(Untersuchter Text):
Wir freuen uns, dass die Bundesregierung sich hier für eine Schrankenregelung entschieden hat. Das ist regelungstechnisch noch die sauberste Lösung, weshalb wir sie ja bereits vor zwei Jahren vorgeschlagen haben. Und schön, dass die Bibliotheken jetzt nicht vorab für jedes digitalisierte Werk zahlen müssen, sondern nur, wenn im Nachhinein ein Rechteinhaber bekannt wird. Die Bundesregierung greift Vorschläge der LINKEN auf – das freut uns und passiert nicht alle Tage.
Wir bedauern jedoch, dass das Bundesjustizministerium diesen sinnvollen Vorschlag im vorliegenden Gesetzentwurf mit der Einführung eines wissenschaftlichen Zweitveröffentlichungsrechts verknüpft, dem wir in der von Ihnen vorgelegten Fassung ganz und gar nicht zustimmen können.
Dem ursprünglichen Sinn eines Zweitverwertungsrechtes nach sollte Wissenschaftlerinnen und Wissenschaftlern ermöglicht werden, ihre eigenen Arbeiten auch dann zu verbreiten und öffentlich zugänglich zu machen, wenn sie zunächst in einer kommerziellen Zeitschrift erschienen waren.
Stattdessen will die Regierung nun festschreiben, dass ein Verlag im Zweifel ein ausschließliches Recht zur Zugänglichmachung von Beiträgen seiner Autorinnen und Autoren im Internet erhält, auch wenn dies vertraglich gar nicht vereinbart ist. Bislang gilt eine solche Vermutungsregelung lediglich für die Druckausgabe einer Zeitschrift. Das ist eine unerhörte rechtliche Schlechterstellung der Autorinnen und Autoren! Damit wird den Urheberinnen und Urhebern ein Rechteverlust ungekannten Ausmaßes beschert. Bisher dürfen diese mit ihren Texten online machen, was sie wollen, es sei denn, sie haben vertraglich etwas anderes vereinbart. In Zukunft darf ihr Verlag es ihnen verbieten.

(Erfasste Einträge):
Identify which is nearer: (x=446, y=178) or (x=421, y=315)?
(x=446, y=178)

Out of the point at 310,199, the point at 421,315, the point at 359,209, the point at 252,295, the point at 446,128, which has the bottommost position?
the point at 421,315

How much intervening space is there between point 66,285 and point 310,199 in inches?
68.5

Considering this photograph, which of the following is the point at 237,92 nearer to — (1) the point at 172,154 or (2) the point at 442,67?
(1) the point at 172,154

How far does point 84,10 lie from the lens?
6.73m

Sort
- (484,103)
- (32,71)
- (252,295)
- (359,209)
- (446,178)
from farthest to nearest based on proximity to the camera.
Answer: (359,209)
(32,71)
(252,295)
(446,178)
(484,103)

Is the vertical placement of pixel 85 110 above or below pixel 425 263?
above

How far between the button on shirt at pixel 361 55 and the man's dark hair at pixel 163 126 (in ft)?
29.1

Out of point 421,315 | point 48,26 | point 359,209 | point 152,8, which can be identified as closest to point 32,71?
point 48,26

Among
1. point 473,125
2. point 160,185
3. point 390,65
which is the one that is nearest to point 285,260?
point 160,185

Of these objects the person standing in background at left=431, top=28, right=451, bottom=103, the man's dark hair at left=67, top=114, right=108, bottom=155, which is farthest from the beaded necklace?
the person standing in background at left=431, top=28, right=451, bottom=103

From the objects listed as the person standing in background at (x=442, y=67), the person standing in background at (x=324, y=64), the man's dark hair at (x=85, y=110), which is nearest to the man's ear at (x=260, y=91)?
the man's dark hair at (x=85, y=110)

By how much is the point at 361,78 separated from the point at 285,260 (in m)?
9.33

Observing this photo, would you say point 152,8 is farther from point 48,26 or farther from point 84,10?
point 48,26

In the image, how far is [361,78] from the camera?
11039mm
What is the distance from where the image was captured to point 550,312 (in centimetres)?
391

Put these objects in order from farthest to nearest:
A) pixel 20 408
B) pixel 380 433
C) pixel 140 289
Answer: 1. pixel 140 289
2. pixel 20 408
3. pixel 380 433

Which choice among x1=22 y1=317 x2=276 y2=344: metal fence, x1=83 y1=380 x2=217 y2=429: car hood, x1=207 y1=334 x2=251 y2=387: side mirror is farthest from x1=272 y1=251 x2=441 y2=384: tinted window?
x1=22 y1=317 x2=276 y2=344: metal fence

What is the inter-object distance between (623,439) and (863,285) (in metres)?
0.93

(Verständnisfragen):
1. Beantworten Sie anhand des Textes zum Zweitveröffentlichungsrecht folgende Fragen:
(a) Vor wie langer Zeit wurde die Schrankenregelung nach Aussage des Textes bereits vorgeschlagen?
(b) Für welche Ausgabe einer Zeitschrift gilt eine solche Vermutungsregelung bislang?
(c) Womit verknüpft das Bundesjustizministerium den sinnvollen Vorschlag im vorliegenden Gesetzentwurf?
2. Benennen Sie im Text zum Zweitveröffentlichungsrecht „Bibliotheken“ in „Archive“ um und geben Sie dabei den Abschnitt wieder, der mit „Wir freuen uns, dass“ beginnt und bis einschließlich „nicht alle Tage.“ reicht.

(Lösungen):
1.
(a) Vor zwei Jahren.
(b) Lediglich für die Druckausgabe einer Zeitschrift.
(c) Mit der Einführung eines wissenschaftlichen Zweitveröffentlichungsrechts.

2.
Wir freuen uns, dass die Bundesregierung sich hier für eine Schrankenregelung entschieden hat. Das ist regelungstechnisch noch die sauberste Lösung, weshalb wir sie ja bereits vor zwei Jahren vorgeschlagen haben. Und schön, dass die Archive jetzt nicht vorab für jedes digitalisierte Werk zahlen müssen, sondern nur, wenn im Nachhinein ein Rechteinhaber bekannt wird. Die Bundesregierung greift Vorschläge der LINKEN auf – das freut uns und passiert nicht alle Tage.